Le Bébête show avait sans doute une petite influence sur la politique, mais ce n’était pas le but recherché. S’il faut faire une comparaison avec Les Guignols de l’info, je pense que nous ne nous adressions pas du tout au même public. Nous, c’était la France profonde, celle du café du commerce. Et notre grande qualité par rapport à eux était que les marionnettes étaient très décalées par rapport à la réalité. Les animaux étaient un choix important. Et d’ailleurs, lorsque TF1 a insisté pour qu’on abandonne le système animalier, ça n’avait plus le même charme. Roucas ne voulait pas et c’est lui qui avait raison.


Le Bébête show aurait-il pu durer au-delà la campagne de 1995 ?

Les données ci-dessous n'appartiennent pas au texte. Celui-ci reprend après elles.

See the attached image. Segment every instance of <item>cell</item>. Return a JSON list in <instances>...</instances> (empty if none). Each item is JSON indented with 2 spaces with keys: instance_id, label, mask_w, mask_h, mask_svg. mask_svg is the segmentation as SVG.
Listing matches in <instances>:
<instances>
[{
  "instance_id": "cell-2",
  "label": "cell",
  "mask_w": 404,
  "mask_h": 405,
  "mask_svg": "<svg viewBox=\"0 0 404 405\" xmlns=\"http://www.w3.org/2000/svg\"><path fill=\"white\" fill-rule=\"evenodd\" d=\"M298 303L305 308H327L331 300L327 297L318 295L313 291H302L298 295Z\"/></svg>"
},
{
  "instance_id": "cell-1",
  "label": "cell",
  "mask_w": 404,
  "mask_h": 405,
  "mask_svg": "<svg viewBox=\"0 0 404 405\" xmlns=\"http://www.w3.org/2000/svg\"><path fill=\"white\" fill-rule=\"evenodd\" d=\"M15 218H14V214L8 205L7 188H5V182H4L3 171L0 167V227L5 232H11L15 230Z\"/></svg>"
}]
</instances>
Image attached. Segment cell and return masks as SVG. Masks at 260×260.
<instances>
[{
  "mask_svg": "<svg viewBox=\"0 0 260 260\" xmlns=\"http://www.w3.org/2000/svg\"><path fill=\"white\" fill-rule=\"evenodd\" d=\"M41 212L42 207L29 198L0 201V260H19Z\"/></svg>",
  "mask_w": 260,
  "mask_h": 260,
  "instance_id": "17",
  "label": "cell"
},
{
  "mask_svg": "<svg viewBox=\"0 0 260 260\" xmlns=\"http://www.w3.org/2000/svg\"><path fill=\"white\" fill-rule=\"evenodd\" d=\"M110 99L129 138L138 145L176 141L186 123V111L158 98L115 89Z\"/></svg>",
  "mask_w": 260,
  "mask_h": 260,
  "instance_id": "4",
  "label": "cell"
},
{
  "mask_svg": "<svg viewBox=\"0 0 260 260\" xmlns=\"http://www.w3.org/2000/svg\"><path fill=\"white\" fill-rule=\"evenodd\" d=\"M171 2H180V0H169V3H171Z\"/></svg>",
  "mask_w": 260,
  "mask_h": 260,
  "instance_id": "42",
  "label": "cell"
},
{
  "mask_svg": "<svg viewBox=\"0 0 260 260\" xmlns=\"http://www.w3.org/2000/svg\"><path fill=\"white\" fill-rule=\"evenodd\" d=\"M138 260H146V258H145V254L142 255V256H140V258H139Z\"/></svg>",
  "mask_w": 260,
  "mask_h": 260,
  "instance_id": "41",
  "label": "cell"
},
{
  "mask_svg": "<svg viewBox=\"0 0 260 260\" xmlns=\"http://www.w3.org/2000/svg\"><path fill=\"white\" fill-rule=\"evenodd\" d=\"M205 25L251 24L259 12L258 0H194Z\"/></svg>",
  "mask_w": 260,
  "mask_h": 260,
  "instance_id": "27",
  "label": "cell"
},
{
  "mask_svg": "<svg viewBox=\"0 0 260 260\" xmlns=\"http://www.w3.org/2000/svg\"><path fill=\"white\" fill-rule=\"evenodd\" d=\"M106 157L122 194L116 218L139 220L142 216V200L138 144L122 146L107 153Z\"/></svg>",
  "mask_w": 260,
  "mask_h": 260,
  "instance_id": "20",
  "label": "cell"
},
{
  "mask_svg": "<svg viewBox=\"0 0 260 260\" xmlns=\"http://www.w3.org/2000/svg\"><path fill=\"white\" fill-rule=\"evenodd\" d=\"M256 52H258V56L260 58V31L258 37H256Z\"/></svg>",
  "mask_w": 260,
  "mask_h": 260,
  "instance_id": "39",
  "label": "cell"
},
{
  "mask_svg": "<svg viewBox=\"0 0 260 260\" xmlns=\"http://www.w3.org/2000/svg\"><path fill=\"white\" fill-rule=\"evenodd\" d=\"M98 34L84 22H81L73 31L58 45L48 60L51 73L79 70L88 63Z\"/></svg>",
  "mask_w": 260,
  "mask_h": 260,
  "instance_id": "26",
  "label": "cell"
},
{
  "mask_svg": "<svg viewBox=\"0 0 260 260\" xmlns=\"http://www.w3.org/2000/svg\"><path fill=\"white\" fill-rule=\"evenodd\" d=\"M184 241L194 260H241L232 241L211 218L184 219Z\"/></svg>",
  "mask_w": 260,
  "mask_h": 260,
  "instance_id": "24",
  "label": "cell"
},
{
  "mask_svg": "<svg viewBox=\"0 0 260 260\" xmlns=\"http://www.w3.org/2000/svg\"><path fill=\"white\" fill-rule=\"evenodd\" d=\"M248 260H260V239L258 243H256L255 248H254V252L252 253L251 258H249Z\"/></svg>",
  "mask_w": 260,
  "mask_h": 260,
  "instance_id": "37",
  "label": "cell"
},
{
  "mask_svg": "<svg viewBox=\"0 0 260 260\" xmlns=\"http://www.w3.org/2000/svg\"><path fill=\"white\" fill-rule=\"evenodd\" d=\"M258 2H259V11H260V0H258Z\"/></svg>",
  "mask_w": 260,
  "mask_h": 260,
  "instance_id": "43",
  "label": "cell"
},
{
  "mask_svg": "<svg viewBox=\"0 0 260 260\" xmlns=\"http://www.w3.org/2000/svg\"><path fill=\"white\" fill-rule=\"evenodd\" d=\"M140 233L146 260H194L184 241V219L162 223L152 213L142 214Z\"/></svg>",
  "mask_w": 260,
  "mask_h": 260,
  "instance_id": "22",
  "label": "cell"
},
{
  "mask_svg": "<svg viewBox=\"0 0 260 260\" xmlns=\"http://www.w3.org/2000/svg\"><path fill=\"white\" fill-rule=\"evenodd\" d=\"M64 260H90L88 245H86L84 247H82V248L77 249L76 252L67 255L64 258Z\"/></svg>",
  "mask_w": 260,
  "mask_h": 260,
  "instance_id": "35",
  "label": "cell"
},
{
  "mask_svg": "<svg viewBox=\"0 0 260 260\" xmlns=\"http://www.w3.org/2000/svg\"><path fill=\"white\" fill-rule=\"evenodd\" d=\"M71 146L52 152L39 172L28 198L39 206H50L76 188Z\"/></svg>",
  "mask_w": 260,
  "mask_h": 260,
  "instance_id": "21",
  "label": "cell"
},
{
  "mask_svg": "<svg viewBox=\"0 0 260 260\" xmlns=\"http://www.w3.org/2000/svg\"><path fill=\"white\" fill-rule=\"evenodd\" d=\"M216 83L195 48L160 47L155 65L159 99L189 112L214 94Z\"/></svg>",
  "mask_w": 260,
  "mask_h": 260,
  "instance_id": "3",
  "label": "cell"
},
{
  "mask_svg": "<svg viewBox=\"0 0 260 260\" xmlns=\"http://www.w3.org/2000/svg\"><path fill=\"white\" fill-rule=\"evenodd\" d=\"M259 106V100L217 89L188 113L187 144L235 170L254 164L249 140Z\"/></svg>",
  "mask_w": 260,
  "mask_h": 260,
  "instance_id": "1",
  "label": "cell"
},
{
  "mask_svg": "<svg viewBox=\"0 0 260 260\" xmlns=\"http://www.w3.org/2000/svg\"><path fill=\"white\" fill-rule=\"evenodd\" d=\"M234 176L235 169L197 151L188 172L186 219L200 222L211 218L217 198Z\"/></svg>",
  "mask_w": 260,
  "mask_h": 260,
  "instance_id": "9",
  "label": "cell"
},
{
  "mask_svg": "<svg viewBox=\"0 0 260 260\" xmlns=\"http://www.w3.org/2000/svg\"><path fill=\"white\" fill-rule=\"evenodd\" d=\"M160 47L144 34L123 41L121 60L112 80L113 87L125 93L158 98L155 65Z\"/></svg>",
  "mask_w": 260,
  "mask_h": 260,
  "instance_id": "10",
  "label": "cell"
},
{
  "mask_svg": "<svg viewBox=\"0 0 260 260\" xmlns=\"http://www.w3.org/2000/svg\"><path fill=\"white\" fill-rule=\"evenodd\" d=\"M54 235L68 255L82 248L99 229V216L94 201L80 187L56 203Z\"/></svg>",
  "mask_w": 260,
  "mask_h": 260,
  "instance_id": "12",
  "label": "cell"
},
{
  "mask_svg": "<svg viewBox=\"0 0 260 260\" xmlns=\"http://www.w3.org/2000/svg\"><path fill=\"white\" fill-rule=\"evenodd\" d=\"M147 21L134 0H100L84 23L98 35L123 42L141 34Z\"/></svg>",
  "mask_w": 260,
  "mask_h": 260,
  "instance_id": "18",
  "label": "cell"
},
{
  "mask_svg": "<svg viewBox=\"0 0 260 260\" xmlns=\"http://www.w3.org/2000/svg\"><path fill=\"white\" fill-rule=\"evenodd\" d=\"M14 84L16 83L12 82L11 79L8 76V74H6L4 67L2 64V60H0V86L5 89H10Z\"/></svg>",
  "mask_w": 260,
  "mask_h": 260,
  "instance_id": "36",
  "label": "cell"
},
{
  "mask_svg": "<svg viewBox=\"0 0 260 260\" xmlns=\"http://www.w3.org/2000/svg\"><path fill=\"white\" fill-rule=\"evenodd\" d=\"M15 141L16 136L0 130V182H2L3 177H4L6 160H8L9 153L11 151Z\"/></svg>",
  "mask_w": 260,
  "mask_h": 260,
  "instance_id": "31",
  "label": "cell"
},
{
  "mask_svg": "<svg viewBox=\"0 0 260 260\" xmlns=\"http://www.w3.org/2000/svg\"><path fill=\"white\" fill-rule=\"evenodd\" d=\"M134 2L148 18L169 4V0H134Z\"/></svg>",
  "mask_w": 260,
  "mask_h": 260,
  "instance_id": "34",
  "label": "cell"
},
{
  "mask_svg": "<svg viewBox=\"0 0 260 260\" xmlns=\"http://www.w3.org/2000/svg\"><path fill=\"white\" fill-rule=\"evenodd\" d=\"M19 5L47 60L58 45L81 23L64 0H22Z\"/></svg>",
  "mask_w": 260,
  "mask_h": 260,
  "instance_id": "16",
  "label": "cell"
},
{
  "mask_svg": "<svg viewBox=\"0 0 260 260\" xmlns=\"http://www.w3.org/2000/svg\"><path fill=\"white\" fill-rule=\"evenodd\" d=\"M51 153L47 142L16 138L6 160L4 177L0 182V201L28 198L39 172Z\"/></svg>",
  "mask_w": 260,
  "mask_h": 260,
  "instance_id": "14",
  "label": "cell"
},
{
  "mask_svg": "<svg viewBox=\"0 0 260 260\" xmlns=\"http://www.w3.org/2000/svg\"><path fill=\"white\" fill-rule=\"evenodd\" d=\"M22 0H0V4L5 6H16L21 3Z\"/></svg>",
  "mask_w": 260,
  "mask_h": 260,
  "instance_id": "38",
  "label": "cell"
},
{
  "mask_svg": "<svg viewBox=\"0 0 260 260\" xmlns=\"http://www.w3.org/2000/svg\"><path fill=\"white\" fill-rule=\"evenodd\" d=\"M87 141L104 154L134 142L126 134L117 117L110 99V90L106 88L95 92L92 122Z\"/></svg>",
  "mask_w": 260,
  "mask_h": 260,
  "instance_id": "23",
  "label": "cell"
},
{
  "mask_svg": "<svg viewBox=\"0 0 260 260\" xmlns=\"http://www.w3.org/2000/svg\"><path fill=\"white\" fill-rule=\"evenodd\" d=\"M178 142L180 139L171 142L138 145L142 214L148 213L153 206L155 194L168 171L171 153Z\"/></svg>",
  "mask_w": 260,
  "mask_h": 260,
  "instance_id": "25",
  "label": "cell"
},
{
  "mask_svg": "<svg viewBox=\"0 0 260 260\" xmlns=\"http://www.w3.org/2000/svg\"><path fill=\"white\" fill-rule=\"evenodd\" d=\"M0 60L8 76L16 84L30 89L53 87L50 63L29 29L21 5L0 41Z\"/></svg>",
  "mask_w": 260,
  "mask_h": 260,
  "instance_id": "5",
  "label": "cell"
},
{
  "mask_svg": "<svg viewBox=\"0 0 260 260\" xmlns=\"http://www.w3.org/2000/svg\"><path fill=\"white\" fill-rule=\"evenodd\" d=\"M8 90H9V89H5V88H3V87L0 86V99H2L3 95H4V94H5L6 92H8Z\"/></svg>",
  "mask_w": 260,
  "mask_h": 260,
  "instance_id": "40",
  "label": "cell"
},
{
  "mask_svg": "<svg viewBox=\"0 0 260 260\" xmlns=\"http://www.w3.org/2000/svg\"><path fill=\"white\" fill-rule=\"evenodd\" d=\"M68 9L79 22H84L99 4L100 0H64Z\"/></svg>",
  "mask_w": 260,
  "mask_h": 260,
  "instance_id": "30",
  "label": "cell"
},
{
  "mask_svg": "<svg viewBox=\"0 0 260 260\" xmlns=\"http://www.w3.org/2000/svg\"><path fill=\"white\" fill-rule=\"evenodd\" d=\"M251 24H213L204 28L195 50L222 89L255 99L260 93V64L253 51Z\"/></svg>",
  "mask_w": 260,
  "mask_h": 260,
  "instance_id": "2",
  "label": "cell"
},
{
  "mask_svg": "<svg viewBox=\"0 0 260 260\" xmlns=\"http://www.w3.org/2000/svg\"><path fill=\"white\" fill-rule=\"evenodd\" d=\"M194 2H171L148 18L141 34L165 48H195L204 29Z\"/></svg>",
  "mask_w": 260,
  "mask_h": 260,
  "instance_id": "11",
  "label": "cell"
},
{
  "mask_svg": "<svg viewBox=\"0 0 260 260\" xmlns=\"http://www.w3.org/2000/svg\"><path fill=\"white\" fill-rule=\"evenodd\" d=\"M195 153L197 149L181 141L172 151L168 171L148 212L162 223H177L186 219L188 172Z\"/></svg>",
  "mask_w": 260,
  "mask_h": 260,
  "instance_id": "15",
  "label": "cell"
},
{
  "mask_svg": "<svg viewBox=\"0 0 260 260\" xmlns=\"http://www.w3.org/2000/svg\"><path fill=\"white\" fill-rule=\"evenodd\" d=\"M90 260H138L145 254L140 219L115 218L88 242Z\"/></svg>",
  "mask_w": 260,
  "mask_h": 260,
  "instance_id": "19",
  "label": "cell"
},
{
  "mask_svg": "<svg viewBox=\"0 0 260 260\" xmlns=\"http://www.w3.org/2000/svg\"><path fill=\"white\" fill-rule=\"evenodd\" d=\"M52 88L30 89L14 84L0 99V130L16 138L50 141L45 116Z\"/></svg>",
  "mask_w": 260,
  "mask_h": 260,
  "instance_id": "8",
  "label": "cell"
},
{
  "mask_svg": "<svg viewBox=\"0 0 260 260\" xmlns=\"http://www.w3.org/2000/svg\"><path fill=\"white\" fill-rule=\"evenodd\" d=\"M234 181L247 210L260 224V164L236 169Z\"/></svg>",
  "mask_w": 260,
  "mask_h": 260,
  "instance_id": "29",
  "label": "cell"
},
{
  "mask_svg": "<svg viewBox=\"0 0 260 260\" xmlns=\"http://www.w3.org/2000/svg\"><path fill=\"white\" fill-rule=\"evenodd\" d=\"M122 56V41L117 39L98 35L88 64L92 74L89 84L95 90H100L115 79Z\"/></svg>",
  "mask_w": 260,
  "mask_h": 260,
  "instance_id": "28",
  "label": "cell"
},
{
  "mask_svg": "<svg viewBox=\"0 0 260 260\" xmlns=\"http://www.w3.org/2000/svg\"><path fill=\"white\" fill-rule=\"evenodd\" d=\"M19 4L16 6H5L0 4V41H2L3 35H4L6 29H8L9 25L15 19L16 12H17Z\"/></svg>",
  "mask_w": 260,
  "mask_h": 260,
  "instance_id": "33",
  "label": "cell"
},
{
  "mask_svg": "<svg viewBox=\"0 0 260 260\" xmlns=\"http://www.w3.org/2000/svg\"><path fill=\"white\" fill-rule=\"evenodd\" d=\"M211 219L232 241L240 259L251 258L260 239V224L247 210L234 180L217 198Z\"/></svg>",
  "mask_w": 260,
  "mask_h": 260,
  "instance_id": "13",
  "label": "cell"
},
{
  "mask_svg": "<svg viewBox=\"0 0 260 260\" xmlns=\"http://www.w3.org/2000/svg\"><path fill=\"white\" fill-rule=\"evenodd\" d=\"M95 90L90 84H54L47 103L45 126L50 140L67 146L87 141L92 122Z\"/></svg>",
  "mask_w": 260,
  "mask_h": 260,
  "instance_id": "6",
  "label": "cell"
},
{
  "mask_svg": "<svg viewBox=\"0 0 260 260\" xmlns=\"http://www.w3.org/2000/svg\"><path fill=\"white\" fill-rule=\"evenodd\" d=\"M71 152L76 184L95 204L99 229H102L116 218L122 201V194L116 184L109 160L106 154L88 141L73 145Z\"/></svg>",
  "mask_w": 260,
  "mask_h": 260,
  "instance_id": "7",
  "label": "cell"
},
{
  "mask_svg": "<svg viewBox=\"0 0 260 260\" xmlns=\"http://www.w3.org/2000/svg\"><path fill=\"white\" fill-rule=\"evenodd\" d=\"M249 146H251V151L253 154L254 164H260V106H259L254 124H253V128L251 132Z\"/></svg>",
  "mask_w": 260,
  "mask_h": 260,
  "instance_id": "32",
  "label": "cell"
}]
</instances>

Je pense que dans sa forme « animaux », l’émission aurait pu durer. TF1 a fait une erreur de jugement en voulant coller aux Guignols. On aurait dû continuer comme avant. Mais, Mougeotte et Le Lay (PDG et DG de TF1 à l’époque, ndlr) prenaient leur petit déjeuner avec la clientèle de Canal+. Pas la nôtre. Ils étaient impressionnés par l’effet mode des Guignols.

Durant toutes ces années, avez-vous été victime d’une forme de censure ?

On a toujours été obligé de se censurer un petit peu ! Dans ce genre d’écriture, la gymnastique est d’être en équilibre, sur la corde raide, et toujours à la limite du dérapage. Je dirais même que parfois on a dérapé. Mais TF1 ne nous a jamais censurés. Il faut d’ailleurs les remercier pour ça. Je pense que Mougeotte et Le Lay devaient avoir des grosses pressions de leur côté. Ils avaient la délicatesse de ne pas nous les communiquer.

N’y a-t-il jamais eu d’incompréhension ou de frictions entre vous ?

Une fois, Étienne Mougeotte m’a demandé si je ne trouvais pas qu’on exagérait avec Édith Cresson. Il ne m’a pas dit d’arrêter pour autant, juste « Faîtes comme vous voulez ». Et c’est vrai qu’on exagérait. J’ai donc décidé de lever le pied vis-à-vis d’elle. Sauf que le lendemain, elle a donné une interview avec la presse anglo-américaine où elle a dit : « il faut arrêter Le Bébête show, c’est une honte d’avoir des émissions comme cela ». Conclusion : elle en a repris plein la tête ! Y a des gens qui le cherchent quand même (rires).

En 1987, vous avez quitté TF1 pour La Cinq, avant de revenir en 1988. Ont alors été lancées d’autres marionnettes, les Vingt corruptibles, au sein du Collaricocoshow...

Et c’était un bide ! On avait créé quelque chose de magique avec l’univers animalier, à la fois Fables de la Fontaine et en référence Aristophane... Au passage, on avait des références culturelles très solides, quoiqu’on en dise ! Sur la Cinq, on était loin de la même idée...

Aujourd’hui sort un coffret DVD, Le Bebest of !. À qui revient l’initiative de ce projet ?

L’INA a la paternité totale du projet. Ils font un travail extraordinaire sur toutes les émissions. Il faut savoir que si nous n’avions pas l’INA, la moitié des trésors de la télé serait perdue. Car, croyez-moi, les chaînes sont incapables d’archiver quoi que ce soit.

Le Bébête show est-il un programme qui appartient au passé ?

Au contraire. Je pense même qu’il peut reprendre. On se disait, avec Roucas, que démarrer un Bébête show pour trois ou quatre mois au moment des Présidentielles, on adorerait ! Quel régal ! Ségolène serait une oie et DSK un lapin ! Seule TF1 peut prendre cette décision parce qu’ils possèdent les droits des marionnettes et du titre.